All entries, exactly as written, should be output again.

+++

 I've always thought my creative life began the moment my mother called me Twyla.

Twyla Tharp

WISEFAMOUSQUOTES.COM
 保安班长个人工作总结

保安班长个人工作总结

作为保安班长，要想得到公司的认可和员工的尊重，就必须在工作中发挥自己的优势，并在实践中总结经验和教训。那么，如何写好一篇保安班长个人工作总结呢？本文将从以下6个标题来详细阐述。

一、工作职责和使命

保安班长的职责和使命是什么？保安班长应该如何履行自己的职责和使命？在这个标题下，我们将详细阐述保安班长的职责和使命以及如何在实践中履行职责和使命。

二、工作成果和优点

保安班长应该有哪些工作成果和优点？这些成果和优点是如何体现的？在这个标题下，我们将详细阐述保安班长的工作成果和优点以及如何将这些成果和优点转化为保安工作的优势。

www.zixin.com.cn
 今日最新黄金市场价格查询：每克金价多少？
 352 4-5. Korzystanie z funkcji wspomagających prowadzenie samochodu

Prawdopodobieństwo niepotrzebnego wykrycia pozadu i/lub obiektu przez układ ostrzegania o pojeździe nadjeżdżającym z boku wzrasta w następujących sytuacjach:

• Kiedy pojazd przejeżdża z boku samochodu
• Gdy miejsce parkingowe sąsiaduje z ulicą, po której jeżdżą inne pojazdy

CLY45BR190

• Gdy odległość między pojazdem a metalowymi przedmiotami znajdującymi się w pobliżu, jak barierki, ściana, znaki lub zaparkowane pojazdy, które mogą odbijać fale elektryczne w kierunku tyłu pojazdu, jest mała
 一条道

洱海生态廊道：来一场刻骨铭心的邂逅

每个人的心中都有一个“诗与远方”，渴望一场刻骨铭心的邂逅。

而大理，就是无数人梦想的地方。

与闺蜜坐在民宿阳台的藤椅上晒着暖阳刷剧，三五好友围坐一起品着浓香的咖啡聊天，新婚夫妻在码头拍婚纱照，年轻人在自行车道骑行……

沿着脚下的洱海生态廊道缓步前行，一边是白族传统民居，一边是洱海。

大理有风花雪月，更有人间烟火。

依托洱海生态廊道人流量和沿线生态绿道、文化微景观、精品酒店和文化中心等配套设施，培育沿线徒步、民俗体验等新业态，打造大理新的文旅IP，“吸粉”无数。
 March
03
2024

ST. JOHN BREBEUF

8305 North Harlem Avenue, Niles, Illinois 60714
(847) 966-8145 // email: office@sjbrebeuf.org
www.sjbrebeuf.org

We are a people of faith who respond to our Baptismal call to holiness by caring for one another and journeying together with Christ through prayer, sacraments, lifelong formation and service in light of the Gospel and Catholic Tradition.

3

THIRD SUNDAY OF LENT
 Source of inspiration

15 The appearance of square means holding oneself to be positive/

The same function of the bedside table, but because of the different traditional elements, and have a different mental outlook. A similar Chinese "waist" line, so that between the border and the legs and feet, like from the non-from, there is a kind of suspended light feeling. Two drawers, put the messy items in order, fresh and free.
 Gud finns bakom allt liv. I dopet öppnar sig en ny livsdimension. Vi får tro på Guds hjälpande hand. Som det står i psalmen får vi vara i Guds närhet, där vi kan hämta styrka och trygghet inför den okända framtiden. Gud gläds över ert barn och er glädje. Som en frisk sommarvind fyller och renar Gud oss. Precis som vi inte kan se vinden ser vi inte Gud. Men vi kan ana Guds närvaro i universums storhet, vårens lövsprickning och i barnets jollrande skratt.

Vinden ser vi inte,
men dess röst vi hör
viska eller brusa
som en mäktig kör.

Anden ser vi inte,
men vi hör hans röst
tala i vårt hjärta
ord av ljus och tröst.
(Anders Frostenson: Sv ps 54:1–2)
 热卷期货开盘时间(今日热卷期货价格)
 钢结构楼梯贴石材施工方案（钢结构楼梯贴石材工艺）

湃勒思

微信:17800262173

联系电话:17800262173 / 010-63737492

+++

◆ SOLUTION FOR THIS PROBLEM ◆
 I've always thought my creative life began the moment my mother called me Twyla.

Twyla Tharp

WISEFAMOUSQUOTES.COM
 保安班长个人工作总结

保安班长个人工作总结

作为保安班长，要想得到公司的认可和员工的尊重，就必须在工作中发挥自己的优势，并在实践中总结经验和教训。那么，如何写好一篇保安班长个人工作总结呢？本文将从以下6个标题来详细阐述。

一、工作职责和使命

保安班长的职责和使命是什么？保安班长应该如何履行自己的职责和使命？在这个标题下，我们将详细阐述保安班长的职责和使命以及如何在实践中履行职责和使命。

二、工作成果和优点

保安班长应该有哪些工作成果和优点？这些成果和优点是如何体现的？在这个标题下，我们将详细阐述保安班长的工作成果和优点以及如何将这些成果和优点转化为保安工作的优势。

www.zixin.com.cn
 今日最新黄金市场价格查询：每克金价多少？
 352 4-5. Korzystanie z funkcji wspomagających prowadzenie samochodu

Prawdopodobieństwo niepotrzebnego wykrycia pozadu i/lub obiektu przez układ ostrzegania o pojeździe nadjeżdżającym z boku wzrasta w następujących sytuacjach:

• Kiedy pojazd przejeżdża z boku samochodu
• Gdy miejsce parkingowe sąsiaduje z ulicą, po której jeżdżą inne pojazdy

CLY45BR190

• Gdy odległość między pojazdem a metalowymi przedmiotami znajdującymi się w pobliżu, jak barierki, ściana, znaki lub zaparkowane pojazdy, które mogą odbijać fale elektryczne w kierunku tyłu pojazdu, jest mała
 一条道

洱海生态廊道：来一场刻骨铭心的邂逅

每个人的心中都有一个“诗与远方”，渴望一场刻骨铭心的邂逅。

而大理，就是无数人梦想的地方。

与闺蜜坐在民宿阳台的藤椅上晒着暖阳刷剧，三五好友围坐一起品着浓香的咖啡聊天，新婚夫妻在码头拍婚纱照，年轻人在自行车道骑行……

沿着脚下的洱海生态廊道缓步前行，一边是白族传统民居，一边是洱海。

大理有风花雪月，更有人间烟火。

依托洱海生态廊道人流量和沿线生态绿道、文化微景观、精品酒店和文化中心等配套设施，培育沿线徒步、民俗体验等新业态，打造大理新的文旅IP，“吸粉”无数。
 March
03
2024

ST. JOHN BREBEUF

8305 North Harlem Avenue, Niles, Illinois 60714
(847) 966-8145 // email: office@sjbrebeuf.org
www.sjbrebeuf.org

We are a people of faith who respond to our Baptismal call to holiness by caring for one another and journeying together with Christ through prayer, sacraments, lifelong formation and service in light of the Gospel and Catholic Tradition.

3

THIRD SUNDAY OF LENT
 Source of inspiration

15 The appearance of square means holding oneself to be positive/

The same function of the bedside table, but because of the different traditional elements, and have a different mental outlook. A similar Chinese "waist" line, so that between the border and the legs and feet, like from the non-from, there is a kind of suspended light feeling. Two drawers, put the messy items in order, fresh and free.
 Gud finns bakom allt liv. I dopet öppnar sig en ny livsdimension. Vi får tro på Guds hjälpande hand. Som det står i psalmen får vi vara i Guds närhet, där vi kan hämta styrka och trygghet inför den okända framtiden. Gud gläds över ert barn och er glädje. Som en frisk sommarvind fyller och renar Gud oss. Precis som vi inte kan se vinden ser vi inte Gud. Men vi kan ana Guds närvaro i universums storhet, vårens lövsprickning och i barnets jollrande skratt.

Vinden ser vi inte,
men dess röst vi hör
viska eller brusa
som en mäktig kör.

Anden ser vi inte,
men vi hör hans röst
tala i vårt hjärta
ord av ljus och tröst.
(Anders Frostenson: Sv ps 54:1–2)
 热卷期货开盘时间(今日热卷期货价格)
 钢结构楼梯贴石材施工方案（钢结构楼梯贴石材工艺）

湃勒思

微信:17800262173

联系电话:17800262173 / 010-63737492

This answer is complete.